One of the terms you'll often run in to if you're a regular reader of EVE Trading Blogs or the MD Forums is "margin". I know I did. I paid special attention to this every time I read it, because I used other people's margins as benchmarks for how well I was doing in my own trading. If someone had a better "margin" than I did, then I would read to see what they were doing, and tried to apply that to my own trading.

Naturally, I tried to improve my trading by creating a spreadsheet to help me calculate my margins quickly. I'm pretty good at doing calculations in my head, but when it's late at night, or when I have just a few minutes to spare and I'm looking for a quick deal, I miscalculate things. So a spreadsheet was a big help.

However, I noticed that I wasn't getting really good margins, at least not compared to what others were reporting. One day, one margin didn't make any sense at all. I had bought an item for 5M and sold it for 12M, but my margin was reported as 58%.  My margin should have been over 100%, since I sold it for more than double what I paid for it.
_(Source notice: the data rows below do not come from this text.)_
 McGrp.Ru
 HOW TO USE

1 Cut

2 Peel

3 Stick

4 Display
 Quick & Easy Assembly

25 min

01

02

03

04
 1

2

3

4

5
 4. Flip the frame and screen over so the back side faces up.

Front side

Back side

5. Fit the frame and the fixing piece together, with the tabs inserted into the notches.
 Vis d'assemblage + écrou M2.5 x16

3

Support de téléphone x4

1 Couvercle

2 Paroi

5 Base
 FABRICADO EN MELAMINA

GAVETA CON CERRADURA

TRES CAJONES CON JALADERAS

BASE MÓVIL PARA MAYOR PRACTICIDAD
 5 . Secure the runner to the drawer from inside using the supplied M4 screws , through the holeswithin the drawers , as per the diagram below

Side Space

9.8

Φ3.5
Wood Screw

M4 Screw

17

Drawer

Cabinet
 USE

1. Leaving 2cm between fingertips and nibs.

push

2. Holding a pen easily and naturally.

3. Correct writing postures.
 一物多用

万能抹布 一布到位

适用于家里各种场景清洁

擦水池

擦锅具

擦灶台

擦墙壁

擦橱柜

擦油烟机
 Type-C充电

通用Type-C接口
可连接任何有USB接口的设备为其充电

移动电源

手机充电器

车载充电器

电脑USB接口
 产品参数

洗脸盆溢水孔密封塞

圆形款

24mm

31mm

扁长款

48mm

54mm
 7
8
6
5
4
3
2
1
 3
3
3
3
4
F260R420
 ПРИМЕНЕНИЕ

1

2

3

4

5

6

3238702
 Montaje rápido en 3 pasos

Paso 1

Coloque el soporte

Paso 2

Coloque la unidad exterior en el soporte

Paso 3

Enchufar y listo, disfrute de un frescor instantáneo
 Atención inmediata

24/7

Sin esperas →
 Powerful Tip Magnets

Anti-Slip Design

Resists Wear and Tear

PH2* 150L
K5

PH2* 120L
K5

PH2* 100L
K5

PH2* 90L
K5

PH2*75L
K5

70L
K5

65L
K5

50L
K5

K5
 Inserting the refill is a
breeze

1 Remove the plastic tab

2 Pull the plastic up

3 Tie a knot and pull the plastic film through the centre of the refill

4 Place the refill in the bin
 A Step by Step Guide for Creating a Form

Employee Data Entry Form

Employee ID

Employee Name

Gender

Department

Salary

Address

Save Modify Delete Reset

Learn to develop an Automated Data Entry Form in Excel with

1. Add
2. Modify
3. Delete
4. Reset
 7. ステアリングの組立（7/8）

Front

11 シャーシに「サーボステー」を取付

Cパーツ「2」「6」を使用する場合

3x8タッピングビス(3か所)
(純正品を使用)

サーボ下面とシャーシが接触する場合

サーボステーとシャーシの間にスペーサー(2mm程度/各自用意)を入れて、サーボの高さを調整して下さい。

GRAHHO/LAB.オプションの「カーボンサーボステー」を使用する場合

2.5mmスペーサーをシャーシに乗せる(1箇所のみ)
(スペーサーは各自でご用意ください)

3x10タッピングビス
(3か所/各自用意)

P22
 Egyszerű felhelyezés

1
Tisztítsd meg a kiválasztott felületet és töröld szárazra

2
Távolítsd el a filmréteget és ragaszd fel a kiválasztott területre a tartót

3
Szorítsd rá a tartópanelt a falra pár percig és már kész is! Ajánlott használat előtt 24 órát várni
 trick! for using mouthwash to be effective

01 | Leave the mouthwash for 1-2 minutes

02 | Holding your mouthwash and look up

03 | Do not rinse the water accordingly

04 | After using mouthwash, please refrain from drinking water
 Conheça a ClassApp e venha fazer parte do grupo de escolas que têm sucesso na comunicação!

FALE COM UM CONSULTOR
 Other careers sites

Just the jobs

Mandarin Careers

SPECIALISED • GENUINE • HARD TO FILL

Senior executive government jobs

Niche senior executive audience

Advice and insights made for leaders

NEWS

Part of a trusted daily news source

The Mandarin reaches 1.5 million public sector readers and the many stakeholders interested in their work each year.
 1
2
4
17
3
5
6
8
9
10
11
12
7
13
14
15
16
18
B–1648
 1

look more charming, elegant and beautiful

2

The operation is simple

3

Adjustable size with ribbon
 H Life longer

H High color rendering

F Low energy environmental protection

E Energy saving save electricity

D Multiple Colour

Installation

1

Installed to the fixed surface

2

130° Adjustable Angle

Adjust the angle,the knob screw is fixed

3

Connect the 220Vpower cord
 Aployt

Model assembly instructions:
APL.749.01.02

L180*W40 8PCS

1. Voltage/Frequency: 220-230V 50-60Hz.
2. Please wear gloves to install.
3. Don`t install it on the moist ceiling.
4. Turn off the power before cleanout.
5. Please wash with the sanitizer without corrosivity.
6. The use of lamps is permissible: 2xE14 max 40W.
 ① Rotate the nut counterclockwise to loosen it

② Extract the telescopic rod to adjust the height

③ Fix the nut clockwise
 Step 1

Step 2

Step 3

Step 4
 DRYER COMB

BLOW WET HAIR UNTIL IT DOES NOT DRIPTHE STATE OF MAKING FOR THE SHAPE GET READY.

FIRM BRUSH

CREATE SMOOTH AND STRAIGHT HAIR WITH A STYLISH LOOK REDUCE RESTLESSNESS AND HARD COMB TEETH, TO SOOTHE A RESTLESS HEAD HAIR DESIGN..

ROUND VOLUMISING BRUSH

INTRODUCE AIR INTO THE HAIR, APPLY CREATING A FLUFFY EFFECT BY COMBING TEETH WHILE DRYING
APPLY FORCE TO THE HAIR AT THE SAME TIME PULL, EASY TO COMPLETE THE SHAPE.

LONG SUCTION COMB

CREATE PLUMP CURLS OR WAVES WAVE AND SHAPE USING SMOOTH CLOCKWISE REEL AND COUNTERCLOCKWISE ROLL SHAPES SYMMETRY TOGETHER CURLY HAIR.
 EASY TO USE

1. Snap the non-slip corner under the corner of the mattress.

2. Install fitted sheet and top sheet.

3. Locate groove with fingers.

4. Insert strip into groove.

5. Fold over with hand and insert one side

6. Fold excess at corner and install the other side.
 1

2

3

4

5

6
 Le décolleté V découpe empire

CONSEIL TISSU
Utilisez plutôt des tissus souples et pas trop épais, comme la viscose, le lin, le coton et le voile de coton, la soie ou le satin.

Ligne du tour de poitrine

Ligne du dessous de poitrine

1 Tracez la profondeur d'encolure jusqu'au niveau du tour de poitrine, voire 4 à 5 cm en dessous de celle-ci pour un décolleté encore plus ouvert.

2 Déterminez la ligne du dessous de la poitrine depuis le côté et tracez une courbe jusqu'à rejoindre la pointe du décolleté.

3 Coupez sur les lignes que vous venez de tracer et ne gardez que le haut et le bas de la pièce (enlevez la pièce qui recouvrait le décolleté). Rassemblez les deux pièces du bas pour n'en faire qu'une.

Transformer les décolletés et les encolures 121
How's that possible?

It's because while I was calculating margin correctly, I was thinking markup.

The profit margin is the ratio of profits vs revenue. In other words, it tells you how much of your revenue is actually profit (the difference is cost). The markup on the other hand, is the ratio between revenue and cost. It's very common for people to confuse the two, not just in EVE, but in real world business.

If we revisit the example above, here are the numbers:

Margin = (7,000,000/12,000,000) * 100 = 58.3%
Markup = ((12,000,000 / 5,000,000) - 1) * 100 = 140%


In most cases, it won't make much of a difference if you refer to markup as margin in an EVE-related trading discussion, people are all thinking the same thing. However, if you start setting up spreadsheets or other tools, or you start reading real-world financial text books to improve your EVE trading, it's very important to distinguish the two concepts.